Passage:
------------------------------------
UNPUBLISHED
UNITED STATES COURT OF APPEALS
FOR THE FOURTH CIRCUIT
No. 09-4956
UNITED STATES OF AMERICA,
Plaintiff - Appellee,
v.
ROBERT EARL LOWRY,
Defendant - Appellant.
Appeal from the United States District Court for the Eastern
District of North Carolina, at Wilmington. James C. Fox, Senior
District Judge. (2:02-cr-00013-F-1)
Submitted: November 29, 2010 Decided: December 23, 2010
Before WILKINSON, SHEDD, and DUNCAN, Circuit Judges.
Affirmed by unpublished per curiam opinion.
Kelly L. Greene, GREENE & WILSON, P.A., New Bern, North
Carolina, for Appellant. George E. B. Holding, United States
Attorney, Anne M. Hayes, Jennifer P. May-Parker, Assistant
United States Attorneys, Raleigh, North Carolina, for Appellee.
Unpublished opinions are not binding precedent in this circuit.
PER CURIAM:
Robert Earl Lowry appeals the 195-month sentence
imposed by the district court after his case was remanded for a
fourth sentencing hearing so that the district court could
reconsider the previously imposed 228-month sentence in light of
Kimbrough v. United States, 552 U.S. 85 (2007) (holding that
sentencing court may vary below guideline range based on
disparity between crack and powder cocaine sentencing scheme).
Lowry argues that the district court erred by denying his
request for a downward variance based on issues not relevant to
the crack/cocaine sentencing disparity, and failed to address on
the merits his argument concerning disparity by either
specifically accepting the current ratio or adopting its own.
------------------------------------
Provided data:

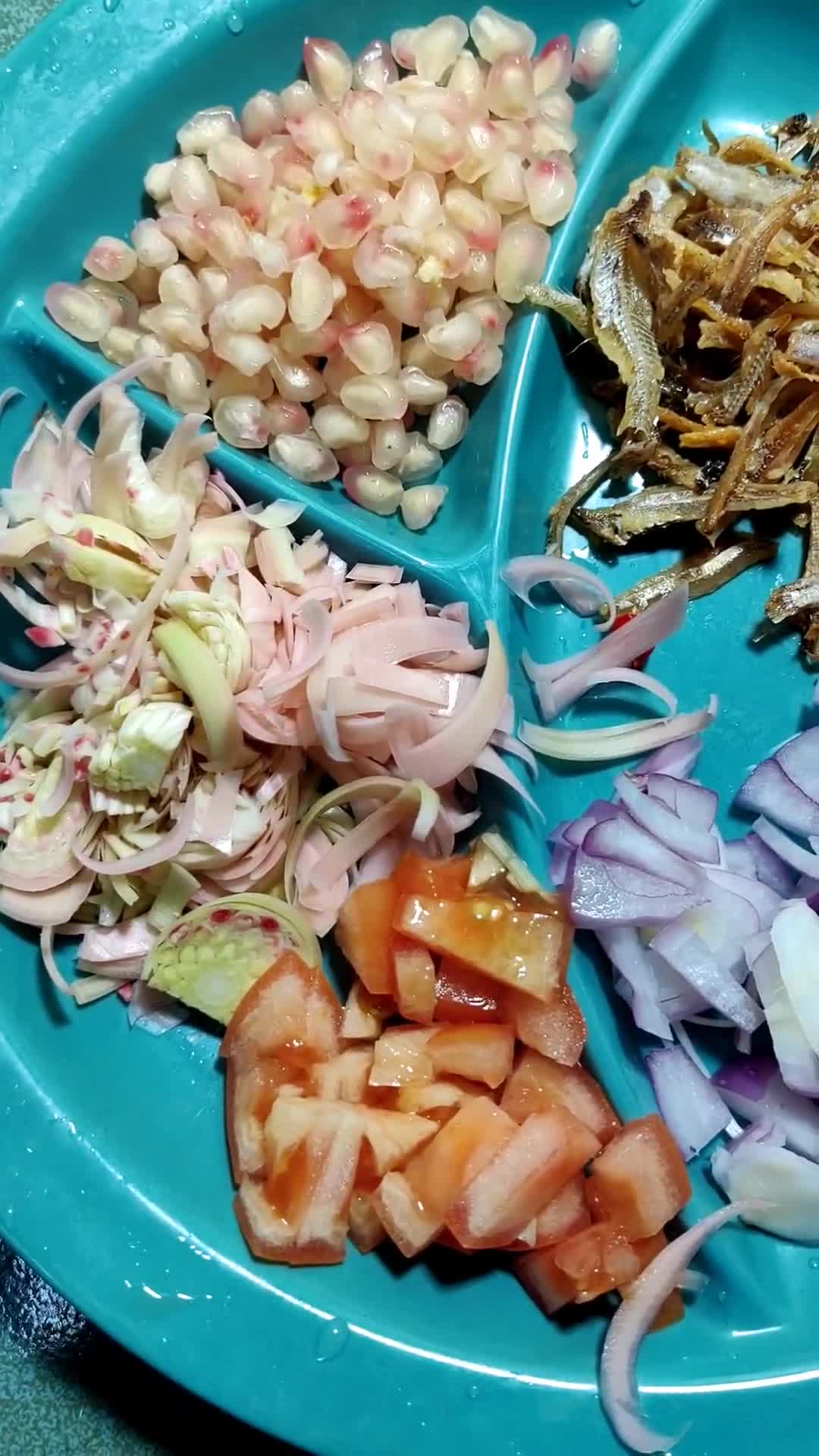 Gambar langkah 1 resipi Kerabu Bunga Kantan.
------------------------------------
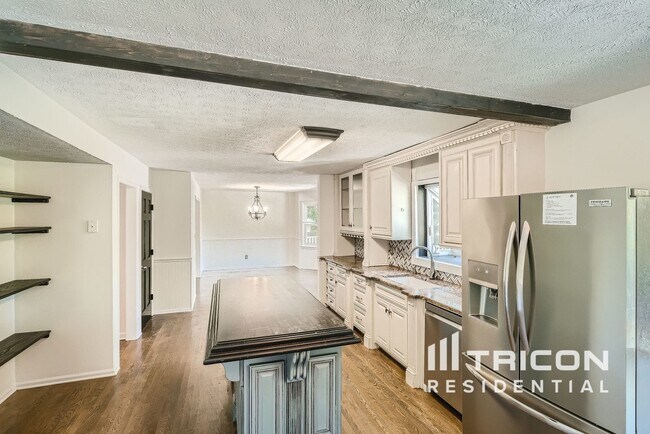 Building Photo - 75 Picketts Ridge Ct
------------------------------------
Request:
Please return the section of the court opinion starting at "Submitted: November 29, 2010" and ending at "Carolina, for Appellee.", copied word for word. Work only from the court opinion.

Task output:
Submitted: November 29, 2010 Decided: December 23, 2010
Before WILKINSON, SHEDD, and DUNCAN, Circuit Judges.
Affirmed by unpublished per curiam opinion.
Kelly L. Greene, GREENE & WILSON, P.A., New Bern, North
Carolina, for Appellant. George E. B. Holding, United States
Attorney, Anne M. Hayes, Jennifer P. May-Parker, Assistant
United States Attorneys, Raleigh, North Carolina, for Appellee.